Страница 46 из 54
— Спасибо большое, я подумаю, — вежливо ответила я.
Надо же, предчувствие меня не обмануло: день-то как удачно начался, с предложения руки и сердца!
— Давай думай, только быстрее, желающих знаешь сколько? — прищурился бомж. Глаза у него были веселые, и он, похоже, был трезвый, спиртным не пахло. — Я — Геннадий.
Мне ничего не оставалось, как в свою очередь представиться:
— Очень приятно. Маша.
Сказала и сама себе удивилась: почему Маша? Неподалеку раздался непристойный хохот:
— Хороша Маша, да не наша!..
Подельники матроса-Геннадия забавлялись и отпускали всякие скабрезные шуточки. Он разжал руку.
— Берегите себя, Мария.
— И вы тоже!
Надо же, думала я, возвращаясь домой, когда-то Гена, наверное, был нормальным симпатичным парнем. У него была работа, и жена, и дети, и любимая теща. Может, он и вправду служил на флоте. Что же случилось потом? Что довело его до подзаборной жизни? Мысли сами перескочили к наболевшему.

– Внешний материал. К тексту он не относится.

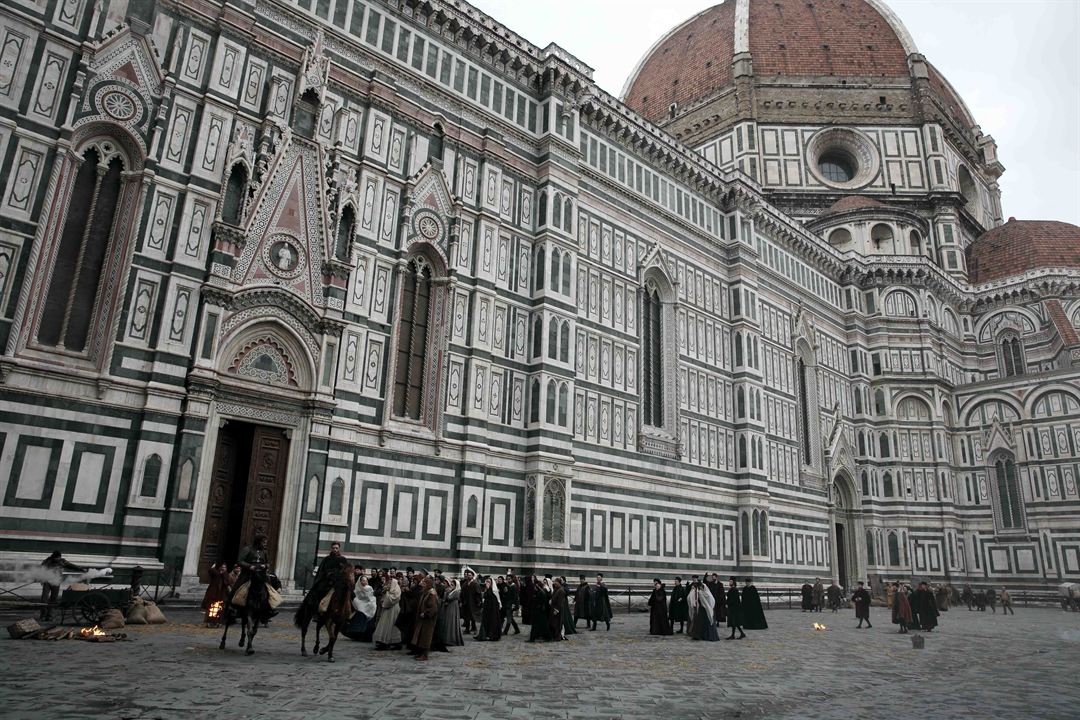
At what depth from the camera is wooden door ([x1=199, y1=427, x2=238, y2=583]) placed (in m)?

Накануне опять звонил Раевский, опять говорил все те же слова. Мне показалось, что он пьян.
— Мэри, как ты? — унылым голосом спрашивал Раевский.
— Мишенька, у меня все хорошо. А ты как?
— Да что про меня, вчера опять не повезло, — объяснял в трубку Раевский. — Но мне обещали в долг, и завтра я отыгра…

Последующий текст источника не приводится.